Copy out each line of the material below that holds the string "Tanzania".
*** Block opens ***
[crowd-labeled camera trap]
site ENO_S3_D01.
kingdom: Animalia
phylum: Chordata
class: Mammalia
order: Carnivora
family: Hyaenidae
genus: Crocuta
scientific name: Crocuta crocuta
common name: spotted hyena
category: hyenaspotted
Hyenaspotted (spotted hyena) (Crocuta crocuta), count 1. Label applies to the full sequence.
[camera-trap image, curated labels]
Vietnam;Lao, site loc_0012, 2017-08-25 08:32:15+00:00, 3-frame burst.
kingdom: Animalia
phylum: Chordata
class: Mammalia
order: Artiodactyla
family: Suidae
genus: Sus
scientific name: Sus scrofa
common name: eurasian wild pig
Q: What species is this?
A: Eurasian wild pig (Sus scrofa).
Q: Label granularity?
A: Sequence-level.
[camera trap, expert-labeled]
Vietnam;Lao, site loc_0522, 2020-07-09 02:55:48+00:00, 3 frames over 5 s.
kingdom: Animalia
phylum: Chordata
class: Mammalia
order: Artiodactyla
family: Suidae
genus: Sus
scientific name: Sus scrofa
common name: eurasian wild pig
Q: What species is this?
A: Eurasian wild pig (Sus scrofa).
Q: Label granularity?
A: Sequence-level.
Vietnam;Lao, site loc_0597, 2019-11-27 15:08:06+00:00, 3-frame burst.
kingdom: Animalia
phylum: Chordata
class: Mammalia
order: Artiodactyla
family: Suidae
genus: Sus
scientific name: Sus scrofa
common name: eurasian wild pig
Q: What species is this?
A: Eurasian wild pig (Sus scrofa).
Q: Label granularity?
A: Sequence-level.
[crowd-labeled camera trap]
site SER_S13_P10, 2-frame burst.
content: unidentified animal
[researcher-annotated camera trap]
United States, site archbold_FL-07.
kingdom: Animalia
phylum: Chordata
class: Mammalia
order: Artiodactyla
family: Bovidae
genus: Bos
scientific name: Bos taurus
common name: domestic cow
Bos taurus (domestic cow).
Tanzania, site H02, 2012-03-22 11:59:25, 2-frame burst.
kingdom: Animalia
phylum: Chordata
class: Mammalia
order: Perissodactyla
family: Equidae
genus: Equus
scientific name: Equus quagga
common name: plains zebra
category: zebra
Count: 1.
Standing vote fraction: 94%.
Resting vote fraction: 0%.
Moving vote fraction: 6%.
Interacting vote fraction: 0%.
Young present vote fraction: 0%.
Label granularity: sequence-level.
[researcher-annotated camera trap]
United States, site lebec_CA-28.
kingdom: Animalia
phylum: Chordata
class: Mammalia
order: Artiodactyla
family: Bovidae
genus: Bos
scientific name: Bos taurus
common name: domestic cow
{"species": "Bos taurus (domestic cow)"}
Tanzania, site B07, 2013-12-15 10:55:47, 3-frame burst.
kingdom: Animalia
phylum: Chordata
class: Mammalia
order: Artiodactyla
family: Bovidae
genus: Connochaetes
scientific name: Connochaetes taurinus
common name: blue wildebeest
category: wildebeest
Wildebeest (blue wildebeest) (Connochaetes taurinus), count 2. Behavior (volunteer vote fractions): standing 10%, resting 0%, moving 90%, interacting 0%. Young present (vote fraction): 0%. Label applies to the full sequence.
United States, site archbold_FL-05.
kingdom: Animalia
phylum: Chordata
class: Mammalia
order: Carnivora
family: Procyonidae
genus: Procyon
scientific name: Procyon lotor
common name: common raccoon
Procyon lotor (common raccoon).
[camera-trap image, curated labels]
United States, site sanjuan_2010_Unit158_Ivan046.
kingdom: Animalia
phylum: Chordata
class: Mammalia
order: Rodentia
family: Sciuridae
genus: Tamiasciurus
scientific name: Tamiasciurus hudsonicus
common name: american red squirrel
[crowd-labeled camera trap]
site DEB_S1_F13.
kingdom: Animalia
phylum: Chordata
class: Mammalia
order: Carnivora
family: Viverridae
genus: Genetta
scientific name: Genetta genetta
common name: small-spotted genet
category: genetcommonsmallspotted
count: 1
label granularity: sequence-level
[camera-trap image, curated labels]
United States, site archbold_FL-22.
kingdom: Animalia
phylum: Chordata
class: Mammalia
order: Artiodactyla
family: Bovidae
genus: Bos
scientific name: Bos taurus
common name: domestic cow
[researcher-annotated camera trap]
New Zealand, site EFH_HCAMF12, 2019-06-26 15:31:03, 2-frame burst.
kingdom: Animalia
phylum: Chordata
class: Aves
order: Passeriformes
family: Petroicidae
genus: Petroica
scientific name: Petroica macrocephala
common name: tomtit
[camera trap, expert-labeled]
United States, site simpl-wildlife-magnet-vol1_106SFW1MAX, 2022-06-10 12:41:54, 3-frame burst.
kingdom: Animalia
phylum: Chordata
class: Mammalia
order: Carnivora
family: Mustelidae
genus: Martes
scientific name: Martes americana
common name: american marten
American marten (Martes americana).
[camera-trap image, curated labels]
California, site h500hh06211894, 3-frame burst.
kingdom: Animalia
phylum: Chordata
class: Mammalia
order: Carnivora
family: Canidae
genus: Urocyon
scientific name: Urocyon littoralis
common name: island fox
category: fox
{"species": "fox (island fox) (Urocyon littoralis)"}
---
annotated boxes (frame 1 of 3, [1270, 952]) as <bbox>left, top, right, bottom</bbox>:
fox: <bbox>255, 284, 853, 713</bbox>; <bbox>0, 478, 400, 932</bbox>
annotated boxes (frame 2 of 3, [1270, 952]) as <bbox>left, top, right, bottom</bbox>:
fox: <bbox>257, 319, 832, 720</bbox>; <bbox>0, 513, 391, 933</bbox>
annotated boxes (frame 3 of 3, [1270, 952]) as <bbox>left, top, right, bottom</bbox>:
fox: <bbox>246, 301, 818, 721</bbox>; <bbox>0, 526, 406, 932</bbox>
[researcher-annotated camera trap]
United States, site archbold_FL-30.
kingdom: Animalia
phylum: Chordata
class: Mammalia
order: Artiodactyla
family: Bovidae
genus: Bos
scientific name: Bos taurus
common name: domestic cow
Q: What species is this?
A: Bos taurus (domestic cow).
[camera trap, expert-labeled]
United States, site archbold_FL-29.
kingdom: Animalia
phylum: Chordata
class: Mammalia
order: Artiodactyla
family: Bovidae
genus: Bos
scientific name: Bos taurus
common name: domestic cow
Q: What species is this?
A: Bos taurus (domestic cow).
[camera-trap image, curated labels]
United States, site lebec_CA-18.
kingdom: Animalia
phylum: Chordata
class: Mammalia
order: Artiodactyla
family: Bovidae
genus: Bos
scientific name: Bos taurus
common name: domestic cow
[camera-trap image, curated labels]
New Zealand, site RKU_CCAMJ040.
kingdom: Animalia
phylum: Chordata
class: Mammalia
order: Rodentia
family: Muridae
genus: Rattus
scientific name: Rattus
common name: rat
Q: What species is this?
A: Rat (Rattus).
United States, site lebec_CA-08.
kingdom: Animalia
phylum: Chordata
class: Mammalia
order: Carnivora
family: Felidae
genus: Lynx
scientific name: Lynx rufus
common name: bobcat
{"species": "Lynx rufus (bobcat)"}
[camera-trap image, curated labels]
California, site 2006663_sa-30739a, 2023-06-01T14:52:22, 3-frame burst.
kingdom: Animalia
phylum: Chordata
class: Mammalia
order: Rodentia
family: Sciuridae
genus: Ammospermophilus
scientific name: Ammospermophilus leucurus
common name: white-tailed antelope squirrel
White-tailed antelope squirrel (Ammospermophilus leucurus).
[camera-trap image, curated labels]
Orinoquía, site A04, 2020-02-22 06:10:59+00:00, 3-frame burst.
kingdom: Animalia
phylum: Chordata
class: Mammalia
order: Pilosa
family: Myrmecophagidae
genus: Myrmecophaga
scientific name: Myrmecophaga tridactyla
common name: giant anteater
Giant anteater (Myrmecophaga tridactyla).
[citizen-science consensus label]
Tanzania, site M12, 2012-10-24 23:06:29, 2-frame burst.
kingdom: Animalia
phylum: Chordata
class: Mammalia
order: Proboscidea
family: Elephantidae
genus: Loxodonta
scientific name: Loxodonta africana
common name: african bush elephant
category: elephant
*** Block closes ***
### SOLVED EXERCISE:
Tanzania, site H02, 2012-03-22 11:59:25, 2-frame burst.
Tanzania, site B07, 2013-12-15 10:55:47, 3-frame burst.
Tanzania, site M12, 2012-10-24 23:06:29, 2-frame burst.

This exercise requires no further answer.